__Problem__. Return the data verbatim, without pictures.

Dataset entries:
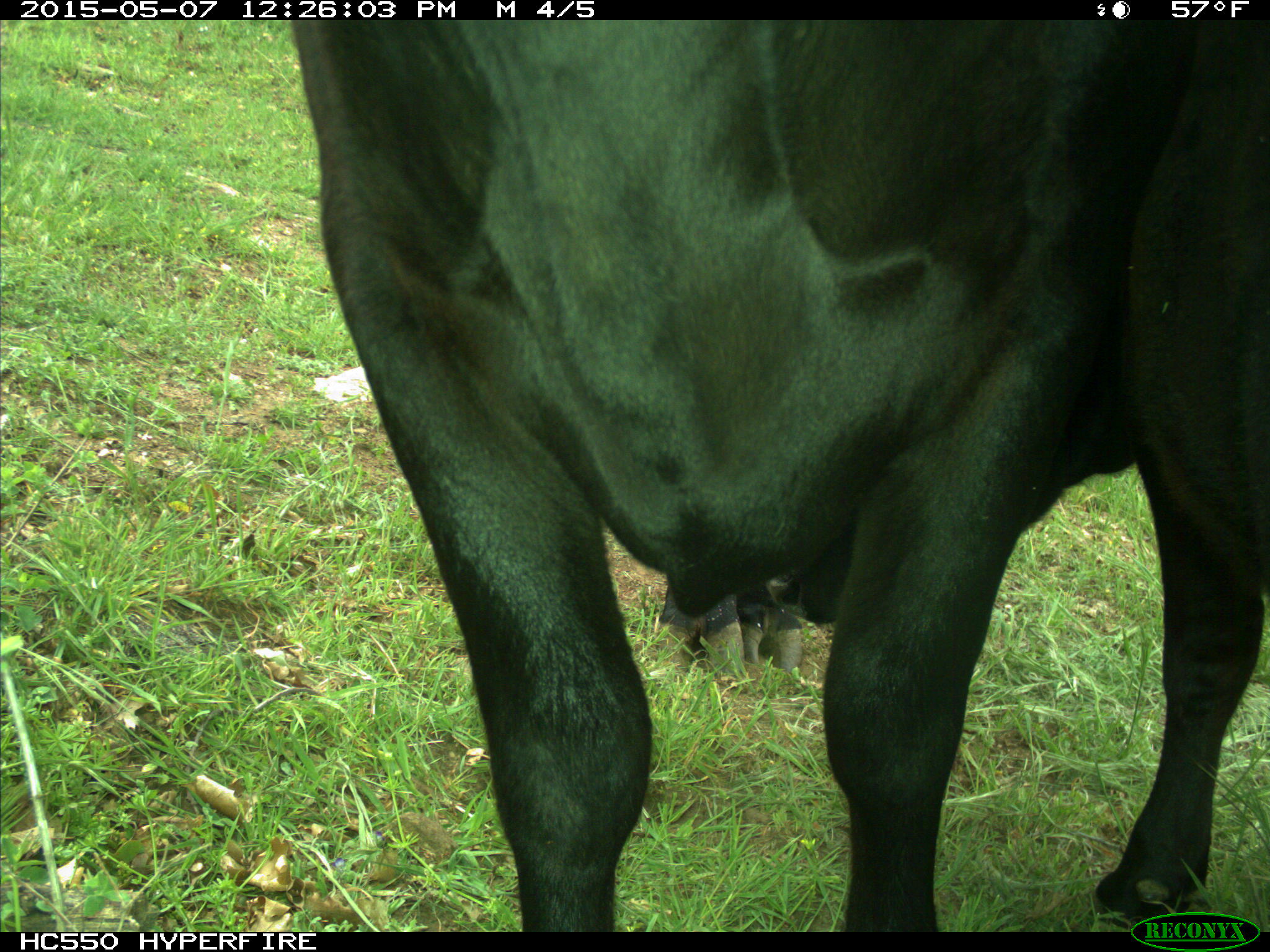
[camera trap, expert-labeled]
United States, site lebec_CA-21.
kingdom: Animalia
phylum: Chordata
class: Mammalia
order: Artiodactyla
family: Bovidae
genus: Bos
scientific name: Bos taurus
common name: domestic cow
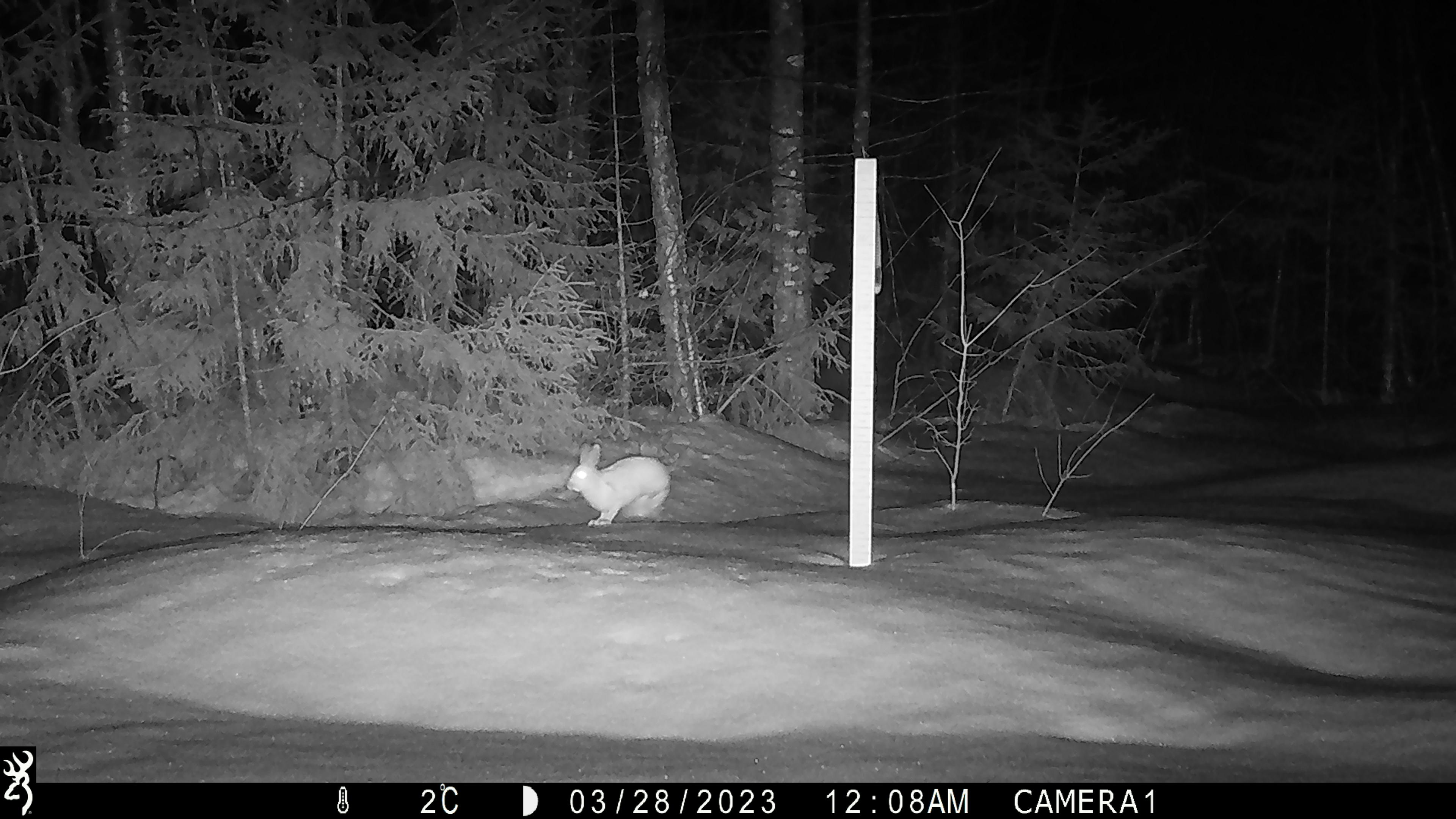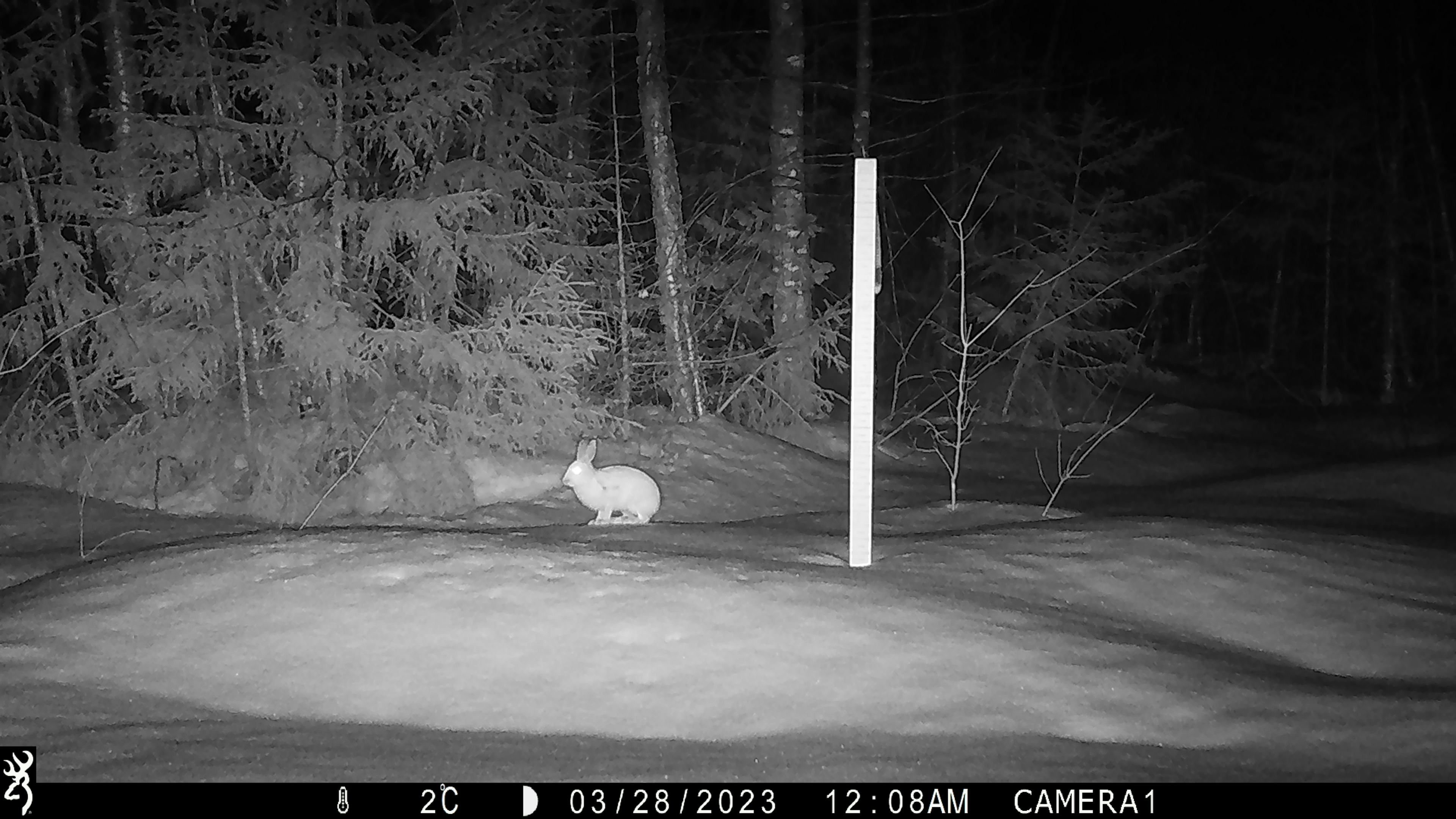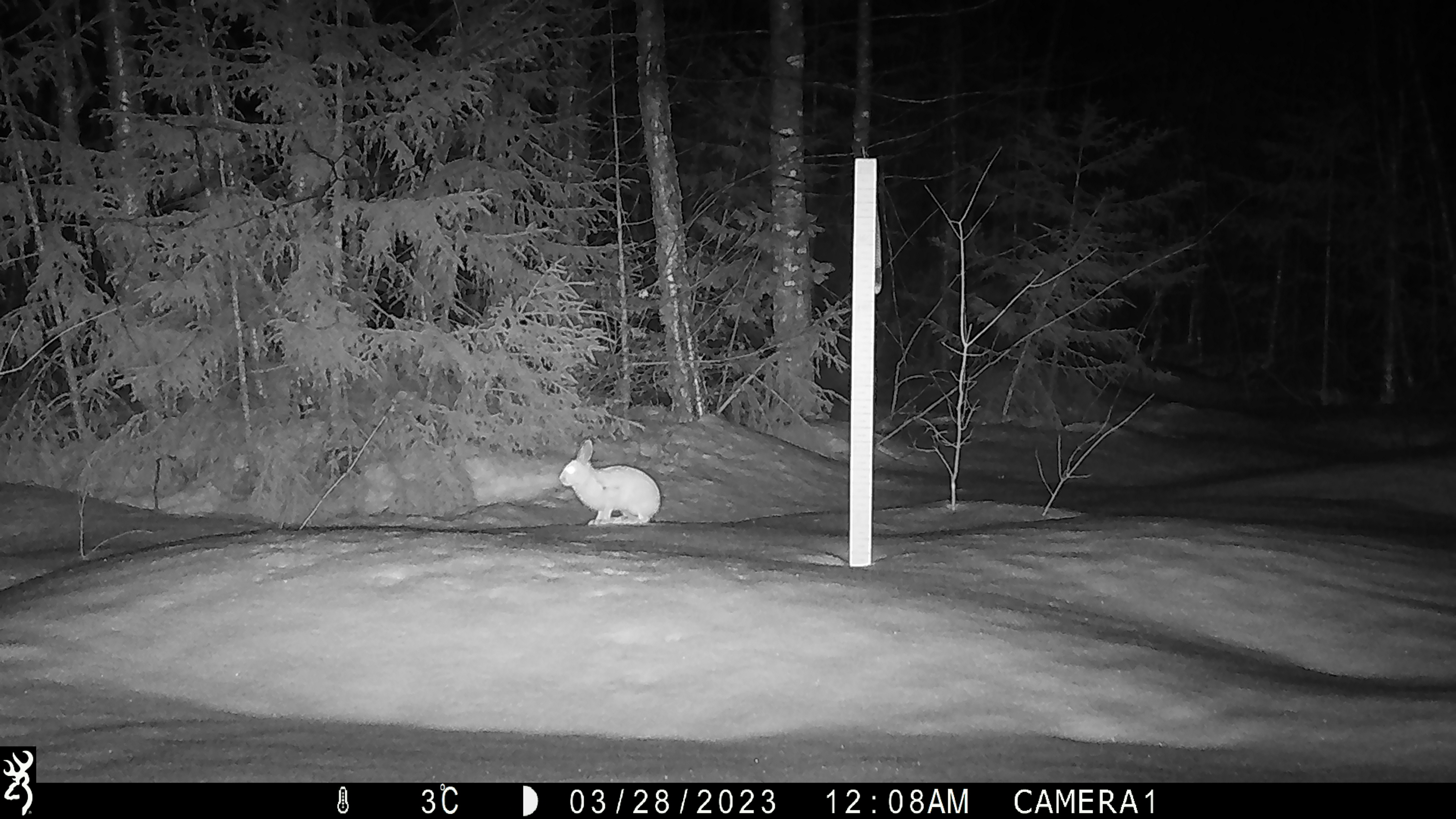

__Reply to the task__.
[camera trap, expert-labeled]
United States, site lebec_CA-21.
kingdom: Animalia
phylum: Chordata
class: Mammalia
order: Artiodactyla
family: Bovidae
genus: Bos
scientific name: Bos taurus
common name: domestic cow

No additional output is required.